Незаметно Хейрон замедлил шаг.

— Думаю, теперь мы можем обращаться друг к другу на «ты». — Дождавшись от меня смущенного кивка, он спросил: — Признайся, когда ты услышала мое имя, сразу же нарисовала себе беднягу-пса с поднятыми ушами и грустным-прегрустным взглядом?

Кровь прилила к моим щекам, и мой жених слегка улыбнулся.

— Когда отец давал мне это имя, скорее всего, он не представлял, что в Музее истории одноклассники, выискивая сходство, будут просить меня встать под портретом этого разнесчастного пса. Правда, я позволил им это сделать всего один-единственный раз. Как оказалось, некоторые из них походили на этого пса гораздо больше.

Хейрон усмехнулся, и взгляд его на мгновение стал жестким. Затем он продолжил как ни в чем не бывало:

— Зато сейчас, когда я представляюсь, все видят во мне законопослушного гражданина, олицетворение верности Зеннону.
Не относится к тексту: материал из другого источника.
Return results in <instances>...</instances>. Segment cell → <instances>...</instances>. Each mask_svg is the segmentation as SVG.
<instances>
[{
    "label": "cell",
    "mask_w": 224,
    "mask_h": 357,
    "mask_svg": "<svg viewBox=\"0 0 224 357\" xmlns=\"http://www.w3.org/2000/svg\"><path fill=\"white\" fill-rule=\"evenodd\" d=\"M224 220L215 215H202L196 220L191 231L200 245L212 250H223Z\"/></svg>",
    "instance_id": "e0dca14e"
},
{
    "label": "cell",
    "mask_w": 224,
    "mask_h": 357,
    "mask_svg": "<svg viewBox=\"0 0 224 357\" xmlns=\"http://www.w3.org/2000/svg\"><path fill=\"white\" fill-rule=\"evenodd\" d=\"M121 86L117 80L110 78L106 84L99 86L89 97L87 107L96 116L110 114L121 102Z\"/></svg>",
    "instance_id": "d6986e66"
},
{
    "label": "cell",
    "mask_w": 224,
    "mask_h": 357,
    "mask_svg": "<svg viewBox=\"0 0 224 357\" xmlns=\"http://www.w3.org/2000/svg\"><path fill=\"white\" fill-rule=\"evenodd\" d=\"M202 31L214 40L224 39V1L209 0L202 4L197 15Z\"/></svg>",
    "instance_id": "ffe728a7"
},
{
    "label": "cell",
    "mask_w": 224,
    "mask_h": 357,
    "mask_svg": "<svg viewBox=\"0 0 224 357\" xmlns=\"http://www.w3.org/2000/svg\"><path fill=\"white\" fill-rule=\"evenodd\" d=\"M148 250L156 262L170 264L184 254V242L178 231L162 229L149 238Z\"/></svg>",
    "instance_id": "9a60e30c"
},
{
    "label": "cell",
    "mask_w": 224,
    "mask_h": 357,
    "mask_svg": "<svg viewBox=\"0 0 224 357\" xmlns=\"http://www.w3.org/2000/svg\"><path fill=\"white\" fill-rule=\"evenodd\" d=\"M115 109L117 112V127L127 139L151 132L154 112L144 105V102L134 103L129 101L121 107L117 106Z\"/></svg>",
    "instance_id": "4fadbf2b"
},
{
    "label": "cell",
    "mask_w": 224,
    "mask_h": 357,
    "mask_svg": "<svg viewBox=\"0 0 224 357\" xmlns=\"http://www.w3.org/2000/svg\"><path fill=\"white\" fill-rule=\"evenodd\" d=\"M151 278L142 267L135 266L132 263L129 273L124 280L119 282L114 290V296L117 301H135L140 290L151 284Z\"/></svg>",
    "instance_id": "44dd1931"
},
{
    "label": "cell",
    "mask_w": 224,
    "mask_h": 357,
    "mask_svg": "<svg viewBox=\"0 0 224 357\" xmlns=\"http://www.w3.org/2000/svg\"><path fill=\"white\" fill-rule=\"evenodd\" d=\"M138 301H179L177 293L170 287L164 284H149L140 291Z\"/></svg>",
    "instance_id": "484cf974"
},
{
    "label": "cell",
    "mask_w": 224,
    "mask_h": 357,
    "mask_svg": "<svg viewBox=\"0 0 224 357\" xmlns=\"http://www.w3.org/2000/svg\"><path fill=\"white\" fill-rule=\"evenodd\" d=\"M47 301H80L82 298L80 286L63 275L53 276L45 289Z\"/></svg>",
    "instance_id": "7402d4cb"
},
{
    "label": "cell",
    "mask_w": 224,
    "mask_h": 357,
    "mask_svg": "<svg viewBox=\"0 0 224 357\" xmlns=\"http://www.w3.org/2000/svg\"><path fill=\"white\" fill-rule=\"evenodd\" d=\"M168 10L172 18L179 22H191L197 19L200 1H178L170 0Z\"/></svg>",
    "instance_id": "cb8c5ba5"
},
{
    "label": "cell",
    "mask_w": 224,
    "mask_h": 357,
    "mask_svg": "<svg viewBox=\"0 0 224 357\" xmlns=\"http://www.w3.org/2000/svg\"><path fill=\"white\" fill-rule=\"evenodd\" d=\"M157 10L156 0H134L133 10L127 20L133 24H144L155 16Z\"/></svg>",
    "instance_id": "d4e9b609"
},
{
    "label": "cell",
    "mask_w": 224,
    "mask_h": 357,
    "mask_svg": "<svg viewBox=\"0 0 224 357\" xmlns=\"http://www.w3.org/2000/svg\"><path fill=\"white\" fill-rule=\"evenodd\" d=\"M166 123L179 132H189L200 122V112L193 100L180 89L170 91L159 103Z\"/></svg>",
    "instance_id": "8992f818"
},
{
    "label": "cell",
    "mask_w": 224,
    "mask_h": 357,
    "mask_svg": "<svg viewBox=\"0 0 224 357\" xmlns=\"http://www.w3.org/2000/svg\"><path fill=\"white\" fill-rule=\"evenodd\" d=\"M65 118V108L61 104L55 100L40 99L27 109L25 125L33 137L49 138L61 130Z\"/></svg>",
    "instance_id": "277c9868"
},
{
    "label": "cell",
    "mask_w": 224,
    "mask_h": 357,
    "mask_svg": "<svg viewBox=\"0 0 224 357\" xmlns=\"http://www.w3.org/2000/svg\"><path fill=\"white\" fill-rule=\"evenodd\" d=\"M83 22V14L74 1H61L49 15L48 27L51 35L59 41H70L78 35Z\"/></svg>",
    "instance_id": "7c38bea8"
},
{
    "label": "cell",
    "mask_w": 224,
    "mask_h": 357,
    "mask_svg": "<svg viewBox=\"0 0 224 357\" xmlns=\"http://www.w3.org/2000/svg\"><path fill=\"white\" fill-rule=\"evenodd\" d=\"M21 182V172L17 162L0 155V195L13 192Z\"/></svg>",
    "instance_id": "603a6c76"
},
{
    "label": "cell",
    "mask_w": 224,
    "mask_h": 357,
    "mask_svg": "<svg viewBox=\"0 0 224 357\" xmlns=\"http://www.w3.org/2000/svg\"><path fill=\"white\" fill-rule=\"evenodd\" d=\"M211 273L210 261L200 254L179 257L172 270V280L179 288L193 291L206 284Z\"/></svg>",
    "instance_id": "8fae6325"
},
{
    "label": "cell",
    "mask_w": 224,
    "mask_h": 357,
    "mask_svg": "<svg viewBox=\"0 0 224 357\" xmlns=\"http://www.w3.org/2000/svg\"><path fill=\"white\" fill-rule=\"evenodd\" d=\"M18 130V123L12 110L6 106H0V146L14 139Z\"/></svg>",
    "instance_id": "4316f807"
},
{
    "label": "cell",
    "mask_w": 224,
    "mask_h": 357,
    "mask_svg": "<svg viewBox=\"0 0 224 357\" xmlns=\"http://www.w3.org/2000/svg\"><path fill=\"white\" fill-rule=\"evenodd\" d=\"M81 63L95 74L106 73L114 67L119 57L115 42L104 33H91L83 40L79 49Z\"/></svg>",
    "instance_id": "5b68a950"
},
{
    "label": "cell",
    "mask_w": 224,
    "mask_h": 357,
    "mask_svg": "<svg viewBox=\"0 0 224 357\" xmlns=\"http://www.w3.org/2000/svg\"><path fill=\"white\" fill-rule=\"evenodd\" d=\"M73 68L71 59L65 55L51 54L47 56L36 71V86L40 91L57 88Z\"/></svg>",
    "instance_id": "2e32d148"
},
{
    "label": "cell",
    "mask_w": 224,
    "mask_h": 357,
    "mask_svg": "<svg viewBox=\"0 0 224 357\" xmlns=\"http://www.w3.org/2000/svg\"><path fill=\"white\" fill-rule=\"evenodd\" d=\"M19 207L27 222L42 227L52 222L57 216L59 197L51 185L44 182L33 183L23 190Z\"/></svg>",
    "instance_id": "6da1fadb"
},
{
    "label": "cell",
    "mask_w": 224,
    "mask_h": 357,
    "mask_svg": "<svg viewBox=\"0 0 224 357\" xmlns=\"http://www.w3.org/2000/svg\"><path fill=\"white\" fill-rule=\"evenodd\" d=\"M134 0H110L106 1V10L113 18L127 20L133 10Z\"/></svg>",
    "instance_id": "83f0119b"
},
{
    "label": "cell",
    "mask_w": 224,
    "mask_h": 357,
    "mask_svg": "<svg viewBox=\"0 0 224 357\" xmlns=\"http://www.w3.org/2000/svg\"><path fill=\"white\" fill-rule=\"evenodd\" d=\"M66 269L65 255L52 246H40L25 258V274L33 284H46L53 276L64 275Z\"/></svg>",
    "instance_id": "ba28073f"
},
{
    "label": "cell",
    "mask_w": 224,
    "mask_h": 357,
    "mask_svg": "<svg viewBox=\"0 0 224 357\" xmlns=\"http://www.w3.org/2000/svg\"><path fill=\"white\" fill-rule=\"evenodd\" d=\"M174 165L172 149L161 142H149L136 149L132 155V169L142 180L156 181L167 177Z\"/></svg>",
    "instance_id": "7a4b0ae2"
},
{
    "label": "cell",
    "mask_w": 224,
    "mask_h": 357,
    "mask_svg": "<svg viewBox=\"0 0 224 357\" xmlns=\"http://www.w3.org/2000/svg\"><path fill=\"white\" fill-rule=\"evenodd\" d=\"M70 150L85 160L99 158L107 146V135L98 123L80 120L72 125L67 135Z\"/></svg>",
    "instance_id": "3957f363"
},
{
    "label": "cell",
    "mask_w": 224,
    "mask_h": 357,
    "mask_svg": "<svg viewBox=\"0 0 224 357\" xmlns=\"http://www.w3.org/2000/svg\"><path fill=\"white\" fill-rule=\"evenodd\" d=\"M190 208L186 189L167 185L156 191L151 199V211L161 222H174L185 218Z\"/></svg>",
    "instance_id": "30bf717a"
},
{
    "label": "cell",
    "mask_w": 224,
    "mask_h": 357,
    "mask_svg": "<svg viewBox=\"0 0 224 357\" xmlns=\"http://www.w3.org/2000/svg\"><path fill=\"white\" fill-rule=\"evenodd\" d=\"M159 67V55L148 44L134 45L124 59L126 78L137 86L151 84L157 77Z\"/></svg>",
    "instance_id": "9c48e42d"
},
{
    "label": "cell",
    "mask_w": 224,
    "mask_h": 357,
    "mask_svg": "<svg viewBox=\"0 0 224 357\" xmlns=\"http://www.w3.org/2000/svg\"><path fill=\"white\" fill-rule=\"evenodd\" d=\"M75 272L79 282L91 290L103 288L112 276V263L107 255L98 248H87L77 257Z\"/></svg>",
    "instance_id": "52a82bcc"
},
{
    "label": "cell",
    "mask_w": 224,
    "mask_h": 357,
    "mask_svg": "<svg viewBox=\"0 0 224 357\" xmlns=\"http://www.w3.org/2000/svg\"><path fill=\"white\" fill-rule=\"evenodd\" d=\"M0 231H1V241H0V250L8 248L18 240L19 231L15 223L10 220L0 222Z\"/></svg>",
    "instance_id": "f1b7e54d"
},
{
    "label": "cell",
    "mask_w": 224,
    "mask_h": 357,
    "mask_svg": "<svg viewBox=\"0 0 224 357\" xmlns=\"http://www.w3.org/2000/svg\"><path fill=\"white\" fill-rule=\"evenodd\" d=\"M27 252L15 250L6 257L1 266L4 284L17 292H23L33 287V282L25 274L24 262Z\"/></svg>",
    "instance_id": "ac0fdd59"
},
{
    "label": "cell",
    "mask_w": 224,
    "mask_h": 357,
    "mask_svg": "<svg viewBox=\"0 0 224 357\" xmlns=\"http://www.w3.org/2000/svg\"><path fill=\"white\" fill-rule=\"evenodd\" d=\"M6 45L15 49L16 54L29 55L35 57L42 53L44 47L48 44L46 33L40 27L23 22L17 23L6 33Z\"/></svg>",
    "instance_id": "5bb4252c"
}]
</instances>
Они видят…

— То, что хотят увидеть, — неожиданно для себя закончила я.

— Именно, — Хейрон, казалось, не удивился, что я его перебила. — Думаю, что касается имен, ты можешь понять меня лучше, чем кто-либо другой. Как и я — тебя.

Он взглянул мне прямо в глаза, и дыхание у меня сбилось. Я не ожидала, что между мной и этим красивым, уверенным в себе человеком может найтись что-то настолько общее, настолько личное.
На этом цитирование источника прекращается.